DIRECTIONS:
Only the pictures are to be dropped; return all other data below exactly.

DATA SECTION:
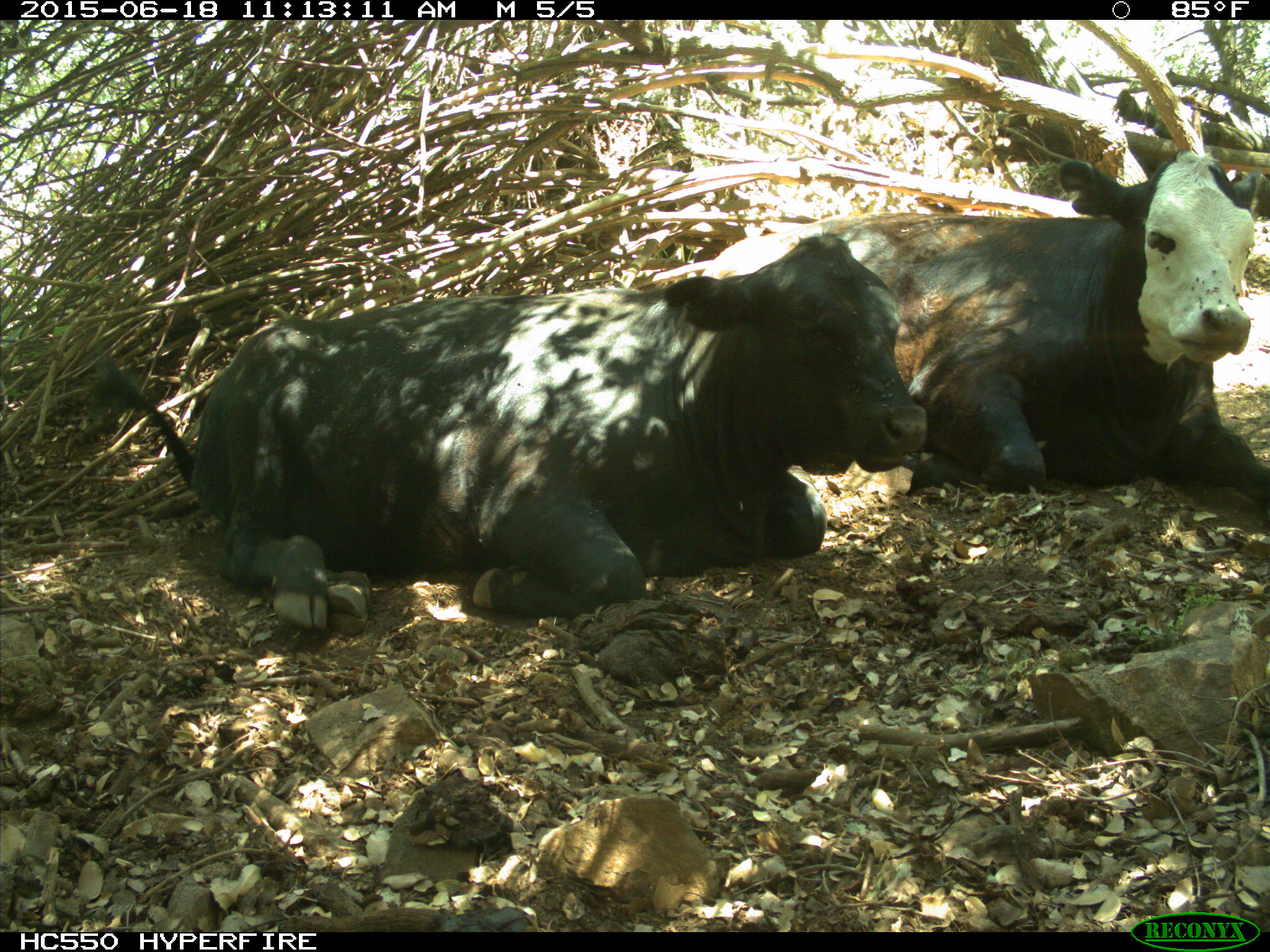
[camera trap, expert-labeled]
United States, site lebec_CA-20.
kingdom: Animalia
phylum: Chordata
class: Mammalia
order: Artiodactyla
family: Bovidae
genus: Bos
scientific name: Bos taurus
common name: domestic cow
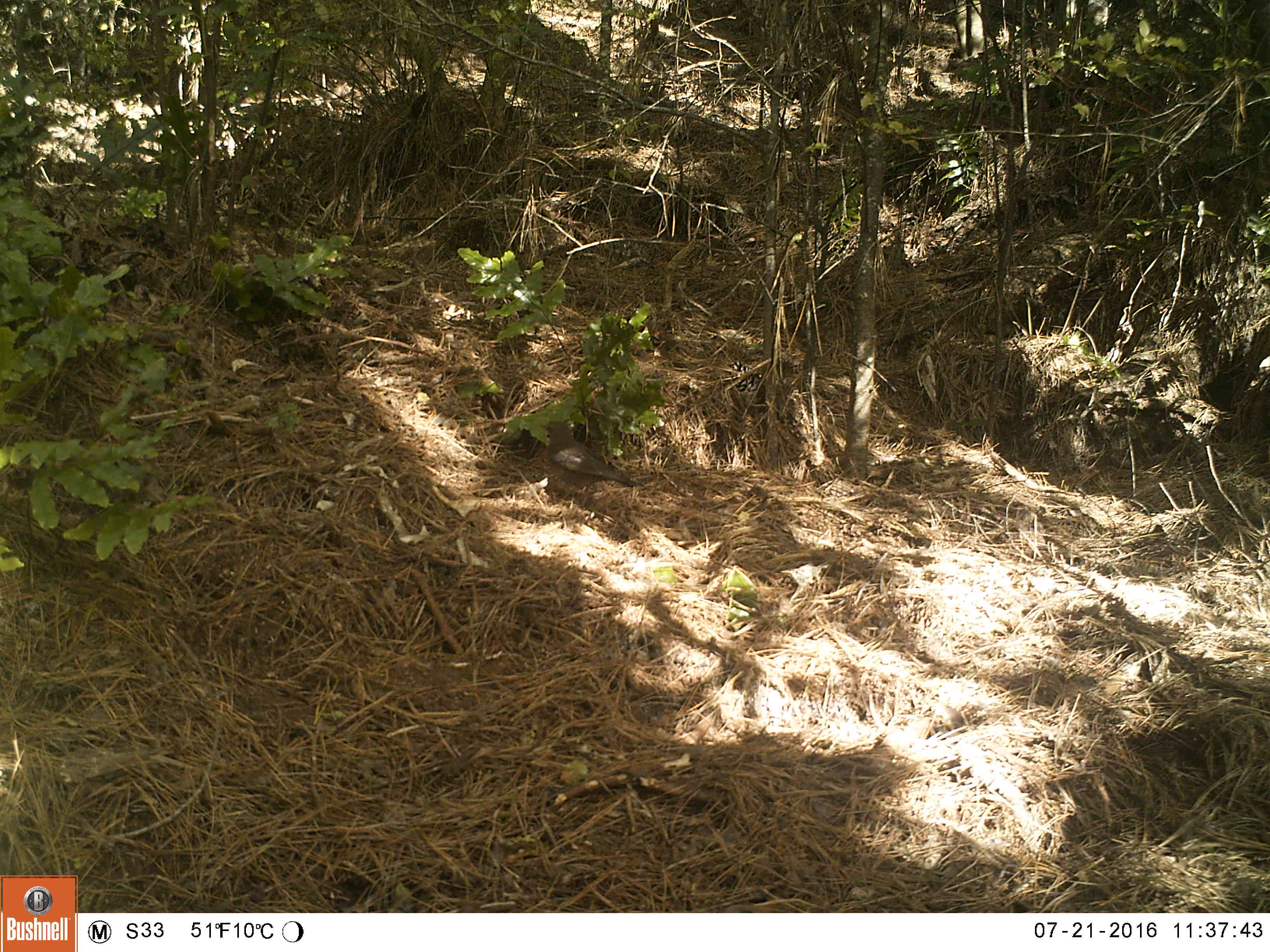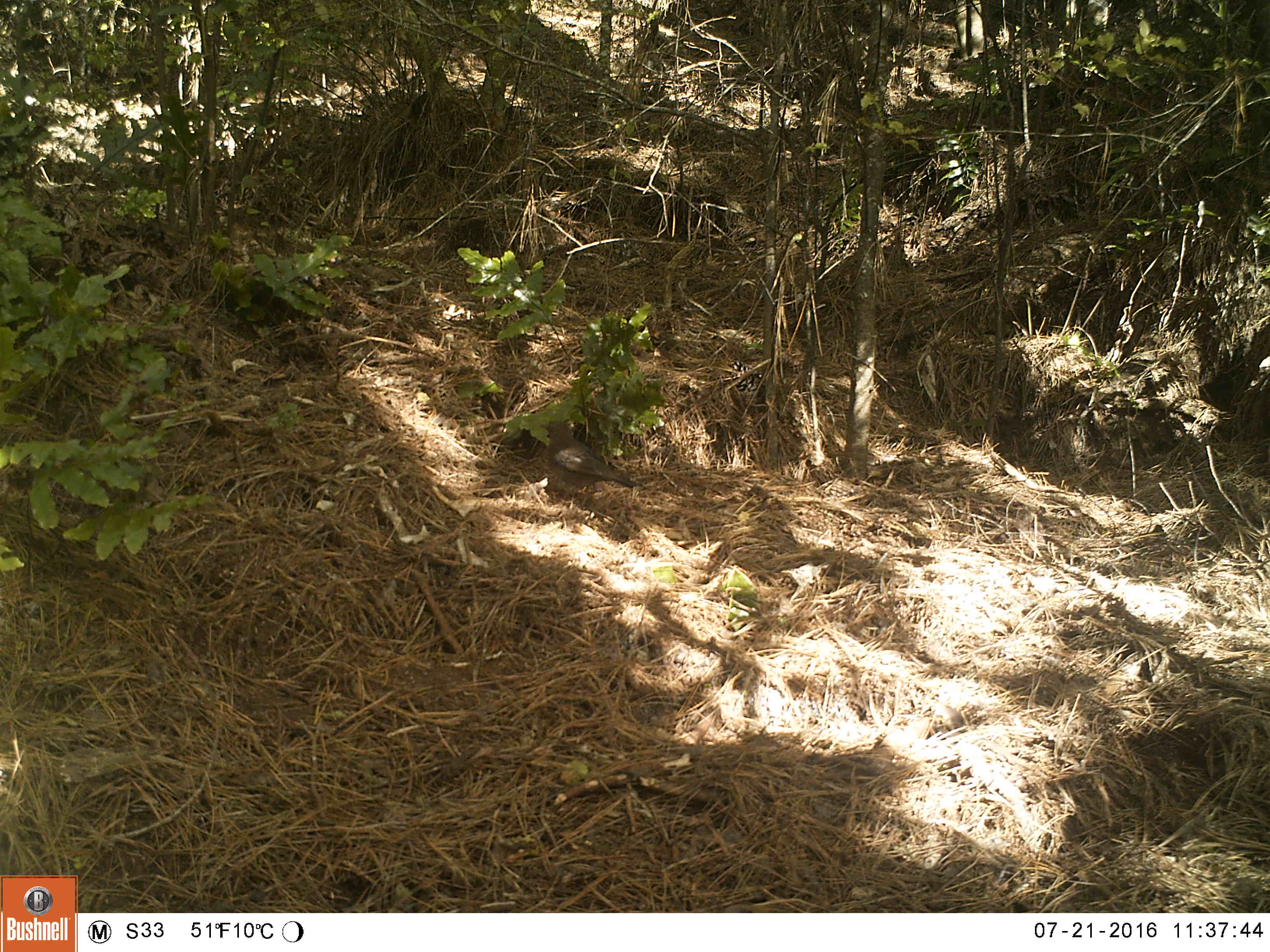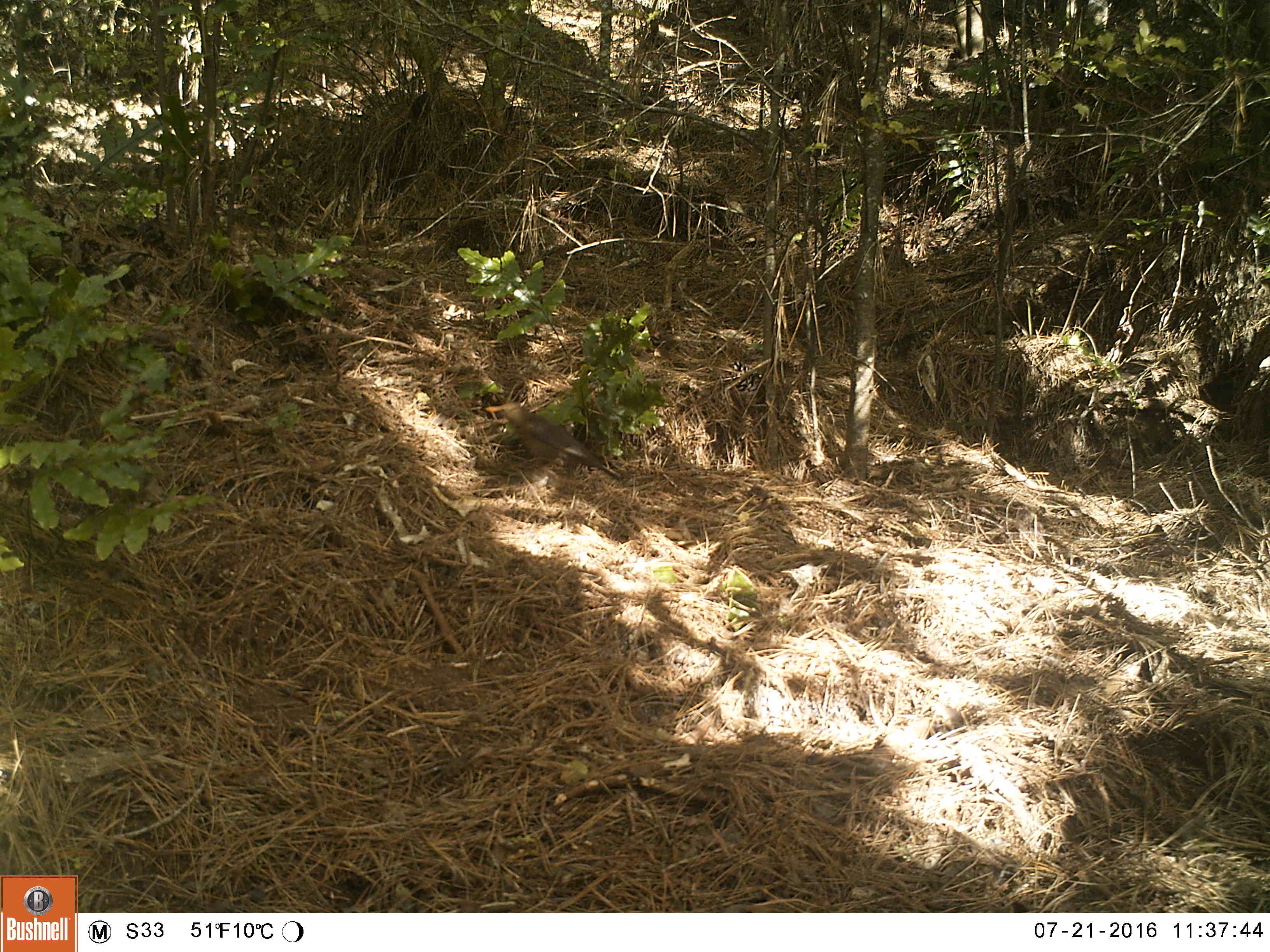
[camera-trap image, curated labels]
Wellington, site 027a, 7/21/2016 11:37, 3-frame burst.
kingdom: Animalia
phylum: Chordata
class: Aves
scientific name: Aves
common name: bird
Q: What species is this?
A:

RESULT OF THIS EXERCISE:
[camera trap, expert-labeled]
United States, site lebec_CA-20.
kingdom: Animalia
phylum: Chordata
class: Mammalia
order: Artiodactyla
family: Bovidae
genus: Bos
scientific name: Bos taurus
common name: domestic cow
[camera-trap image, curated labels]
Wellington, site 027a, 7/21/2016 11:37, 3-frame burst.
kingdom: Animalia
phylum: Chordata
class: Aves
scientific name: Aves
common name: bird
Q: What species is this?
A:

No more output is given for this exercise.